*Text provided*.
The NOAO Mosaic is a large-field detector consisting of eight 2K×4K CCDs arranged in a 4×2 mosaic, for a total detector size of 8K×8K. At 16 bits per pixel, raw images are 134MB in size. The instrument will be used on the 4-meter and 0.9-meter telescopes on Kitt Peak in the northern hemisphere and on the 4-meter telescope on Cerro Tololo in Chile. The field of view of the Mosaic ranges from 36´ to 1° depending on the telescope, with a scale of 0.26´´/pixel at the 4-meter. Because the field is so large, optical field correctors are required. Similar instruments are being built at a number of other observatories, e.g., CFHT/U.Hawaii, Keck/Lick, and McDonald. The software described in this paper is being developed in collaboration with these and other groups.
While there is little fundamentally new about Mosaic data handling, the overall system accentuates old problems to a degree rarely before seen in ground based telescopes. The use of multiple CCDs causes problems with misaligned grids and gaps between the CCDs, requiring interpolation, image combination, and dithering to rectify the data. The CCDs can have different bias and flat characteristics requiring calibration before they can be viewed together on the display. The large field and the use of optical correctors mean that field distortions are significant, and combined with the misalignment of the CCDs this complicates coordinate determination and astrometry. The use of multiple CCDs requires that data be read out simultaneously from all CCDs, hence the raw data is interleaved as it arrives from the controller and must be ``unscrambled'' before being written to disk or displayed. Finally, the images are very large. A powerful computer system and efficient software is required to be able to handle such large images. Even viewing the data is difficult since the image is a composite of a number of smaller images, and at 8K×8K or 64 megapixels, the area of the full Mosaic is about 50 times that of the typical workstation screen.
The Mosaic data handling system takes the raw data as they are generated by the CCD controller during frame readout and does all subsequent processing of the data, including capture to disk, real time image display, quick look and data quality assessment, pipeline data reductions, taping, queueing of data to the data archive, and, if desired, re-reduction of the data at the observer's home institution using IRAF.
Figure: Data Handling System Architecture. Original PostScript figure (48kB).

*Task list*.
• A. Could you reproduce the passage on the NOAO Mosaic detector between "The Mosaic data" and "PostScript figure (48kB).", inclusive?
• B. Can you resume the passage on the NOAO Mosaic detector, picking up right after its final sentence?
The listing that comes next has no connection to the passage on the NOAO Mosaic detector.

*Dataset records*.
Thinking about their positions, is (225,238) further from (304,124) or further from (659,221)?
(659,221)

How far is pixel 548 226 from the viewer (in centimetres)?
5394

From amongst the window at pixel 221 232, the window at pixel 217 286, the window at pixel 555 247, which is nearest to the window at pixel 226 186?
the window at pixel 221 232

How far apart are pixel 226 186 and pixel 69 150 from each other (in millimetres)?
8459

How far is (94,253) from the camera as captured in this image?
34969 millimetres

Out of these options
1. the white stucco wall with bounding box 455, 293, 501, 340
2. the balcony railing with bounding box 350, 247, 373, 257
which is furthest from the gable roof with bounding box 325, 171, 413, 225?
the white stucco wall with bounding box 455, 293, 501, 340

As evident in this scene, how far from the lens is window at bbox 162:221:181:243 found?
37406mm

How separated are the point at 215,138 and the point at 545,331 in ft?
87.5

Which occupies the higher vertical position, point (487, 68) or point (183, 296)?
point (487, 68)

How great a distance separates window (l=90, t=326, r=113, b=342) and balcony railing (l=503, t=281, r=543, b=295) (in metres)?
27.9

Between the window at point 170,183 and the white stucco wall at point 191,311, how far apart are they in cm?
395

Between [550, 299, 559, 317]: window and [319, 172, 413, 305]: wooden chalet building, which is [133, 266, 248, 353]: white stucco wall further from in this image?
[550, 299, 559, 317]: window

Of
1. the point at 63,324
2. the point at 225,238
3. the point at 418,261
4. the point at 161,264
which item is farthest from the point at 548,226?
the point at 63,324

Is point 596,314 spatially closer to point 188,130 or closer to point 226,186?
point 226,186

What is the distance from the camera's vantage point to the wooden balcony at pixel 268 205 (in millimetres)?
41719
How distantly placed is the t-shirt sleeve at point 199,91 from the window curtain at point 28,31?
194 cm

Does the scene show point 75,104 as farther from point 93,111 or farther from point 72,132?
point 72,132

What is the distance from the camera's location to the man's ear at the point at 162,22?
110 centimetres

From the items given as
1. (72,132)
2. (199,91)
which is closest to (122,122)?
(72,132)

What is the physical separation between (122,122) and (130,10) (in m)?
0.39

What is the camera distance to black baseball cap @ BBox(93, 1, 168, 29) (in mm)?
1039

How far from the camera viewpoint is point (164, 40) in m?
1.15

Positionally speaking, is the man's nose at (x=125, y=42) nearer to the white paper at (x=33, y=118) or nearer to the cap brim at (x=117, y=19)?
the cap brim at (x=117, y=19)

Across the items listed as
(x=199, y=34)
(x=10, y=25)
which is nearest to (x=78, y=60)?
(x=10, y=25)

*Outputs for the tasks*.
• A.
The Mosaic data handling system takes the raw data as they are generated by the CCD controller during frame readout and does all subsequent processing of the data, including capture to disk, real time image display, quick look and data quality assessment, pipeline data reductions, taping, queueing of data to the data archive, and, if desired, re-reduction of the data at the observer's home institution using IRAF.
Figure: Data Handling System Architecture. Original PostScript figure (48kB).

• B.
Figure 1 illustrates the software architecture of the Mosaic Data Handling System (DHS). As the Mosaic is read out, pixel and header data packets are written to the message bus which connects all elements of the data system. The Data Capture Agent (DCA) captures these data packets and builds an observation file on disk. At the same time data is sent to the Real Time Display (RTD) which displays the Mosaic during frame readout. Quick look is provided by the RTD and by IRAF, which can interact with the RTD during and after frame readout. The Data Reduction Agent (DRA) directs the post-processing of each observation file, applying standard calibrations and writing the data to tape and to the data archive.
The heart of the Mosaic data handling system is the message bus, which connects all data system components. The message bus provides flexible and efficient facilities for components to communicate with each other. The message bus (which is a software facility) supports both distributed and parallel computing, connecting multiple host computers or multiple processors on the same host.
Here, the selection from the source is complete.